There’s a beauty in a simple, basic, well-stocked pantry. I find it easier than my attempts at actual meal planning, which has always been a road of good intentions and not much else. Having a cupboard full of aromatic spices is a pleasure; I’m partial to all manner of curries. With spices and potatoes in the pantry and fresh veg in the refrigerator, I can follow inspiration and whip up dinners as my energy and motivation allow.
There’s a simple peacefulness in zoning out while chopping the carrots, tearing the lettuce, extracting the luscious velvet flesh from the avocado. Retreating into mindless chores is an opportunity to in fact practice mindfulness. Allow yourself time once or twice a week to slow down from our American habit of rushing out the door to “important activities” and enjoy the simple process of time in the kitchen. Chop, peel and slice and just be lost in that. Sip some tea while it all simmers and savor not just the aroma wafting your way, but the time it takes to come to completion. Quiet nights at home are antidote to the frenzy of overscheduling.
Chop. Stir. Eat.
Where can you find beauty in your daily life? Cherish it in all its simplicity and gorgeousness.

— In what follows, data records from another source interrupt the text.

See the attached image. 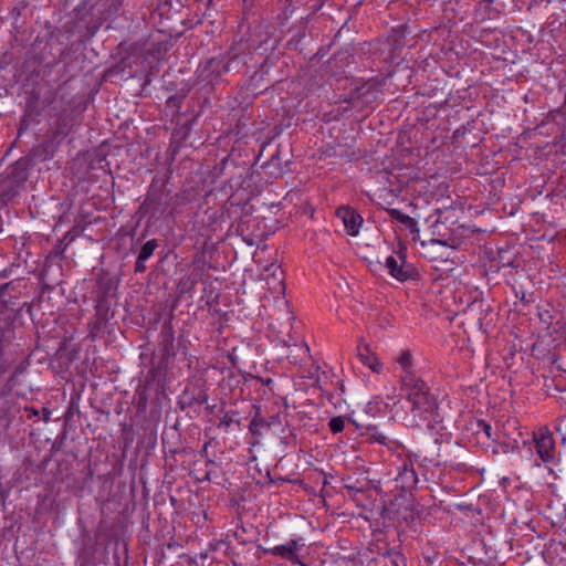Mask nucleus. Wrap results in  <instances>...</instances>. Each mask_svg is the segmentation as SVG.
Returning <instances> with one entry per match:
<instances>
[{
    "label": "nucleus",
    "mask_w": 566,
    "mask_h": 566,
    "mask_svg": "<svg viewBox=\"0 0 566 566\" xmlns=\"http://www.w3.org/2000/svg\"><path fill=\"white\" fill-rule=\"evenodd\" d=\"M175 332L171 319L165 321L159 333V348L164 358L174 357L175 352Z\"/></svg>",
    "instance_id": "nucleus-10"
},
{
    "label": "nucleus",
    "mask_w": 566,
    "mask_h": 566,
    "mask_svg": "<svg viewBox=\"0 0 566 566\" xmlns=\"http://www.w3.org/2000/svg\"><path fill=\"white\" fill-rule=\"evenodd\" d=\"M35 56L31 55L18 67L15 77L22 84L27 94H33L35 91Z\"/></svg>",
    "instance_id": "nucleus-7"
},
{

As I traveled alone through Malaga, Spain–the vast majority of my time in solitary hours among the throngs of people–I had a dawning realization: each step was so similar to the “mindful walks” of the spiritual retreat I had gone on last year–silent progress through the labyrinth paying attention to the sights, sounds and smells that surrounded me. As I strolled the Parque de Paseo I was aware of the crunch of gravel in the garden paths beneath my feet.
I lifted my face to the breezes cooling my sweat soaked forehead when I finally reached the top of the Alcazaba. I drank in the snippets of conversation of passing groups of fellow tourists: German, Russian, Dutch and the ears perked up when I chanced upon English. I had somehow managed to pass my elementary years of spiritual awareness and realized I had progressed a level: to finding opportunities for mindfulness in the mundane. No special occasion was now required to refill the waters of the reservoir. Even upon return from Europe, I acknowledged the strength of sitting on my porch with my coffee, of whiling away an hour at a downtown cafe with a glass of wine. My peace was finally self-generating.
My first memories of self-care are treasured stolen mornings in my sun room with coffee and newspaper. What began as an infrequent occurrence transformed into a daily routine as I realized what a bead of peace this small ritual brought to the start of my day. This is how simple it is to start your journey in bringing quietude and mindfulness into your daily life.